Pinochet Also Thought He Could "Legalize" Torture
Pinochet Also Thought He Could "Legalize" Torture And Immunize Himself
By Mark G. Levey
On September 11, 1973, Gen. Augusto Pinochet headed a military coup that overthrew the democratically-elected government of President Salvador Allende. Chile at that time was one of the world's oldest constitutional democracies.
In the months that followed, in a round up of "terrorists", Chilean military and intelligence officers arrested 30,000 Chileans and some foreign nationals. Virtually all were tortured, and 3,000 "disappeared", many dumped alive from military aircraft into the Pacific Ocean. The Junta's secret police also sought out its critics abroad, a few weeks later blowing up the former Ambassador, Orlando Letelier, in his car as he drove through downtown Washington, DC.
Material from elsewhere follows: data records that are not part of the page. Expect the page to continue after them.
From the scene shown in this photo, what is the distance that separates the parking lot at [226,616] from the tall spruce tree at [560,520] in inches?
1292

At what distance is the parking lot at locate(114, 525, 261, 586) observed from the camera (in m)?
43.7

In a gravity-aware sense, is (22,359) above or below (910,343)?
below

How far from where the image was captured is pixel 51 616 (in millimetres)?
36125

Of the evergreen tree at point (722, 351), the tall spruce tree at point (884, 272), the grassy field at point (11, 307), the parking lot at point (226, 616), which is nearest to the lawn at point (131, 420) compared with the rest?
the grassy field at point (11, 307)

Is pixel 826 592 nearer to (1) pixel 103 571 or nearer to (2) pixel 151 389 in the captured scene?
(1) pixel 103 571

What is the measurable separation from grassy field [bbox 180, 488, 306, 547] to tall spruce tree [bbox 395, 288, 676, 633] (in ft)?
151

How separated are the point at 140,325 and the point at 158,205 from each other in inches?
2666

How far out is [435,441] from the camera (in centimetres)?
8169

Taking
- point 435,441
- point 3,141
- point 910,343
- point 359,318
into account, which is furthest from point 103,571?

In the years that followed, "President" Pinochet ruled through emergency "anti-terrorism" decrees, before he retired as a Senator for life. Before he left the presidential palace, however, the General assured himself that he would never be brought to trial for his crimes. While the country was still effectively controlled by the military Junta he headed, the runner-stamp legislature passed laws granting amnesty to those officials who had committed torture and murder during the "state of exception" to constitutional rule. The amnesty laws also granted lifetime "legislative immunity" to members of Parliament, including, of course, Senator Pincochet.
Even though Spain, France and several other countries had issued warrants for Pinochet's role in commanding the murder of their citizens in Chile following the coup, Pinochet travelled the world in luxury and, he thought, security from arrest. As former "head of state", most countries would not touch him. But, that changed in 1998, when during a visit to former Prime Minister Margaret Thatcher and other Right-wing friends in Britain, he was detained on an extradition request from Spain.
After a long court battle, a three-member Court of the House of Lords, the highest appellate tribunal in the UK, found that Pinochet's claims to immunity as former head of state and to legislative immunity were invalid in the face of charges of violation of international laws against genocide, torture and crimes against humanity. The Blair Government ended up sending him back to Chile, where the new democratic government and courts stripped his immunity, and placed Pinochet, now 87 years old, under indefinite house arrest.
There should be a lesson here for Bush and the GOP Congress. While you might believe today that you can legalize torture and other crimes against humanity, some day they will come for you. Power does not trump the law forever. You are naked before the world, and it's only a matter of time.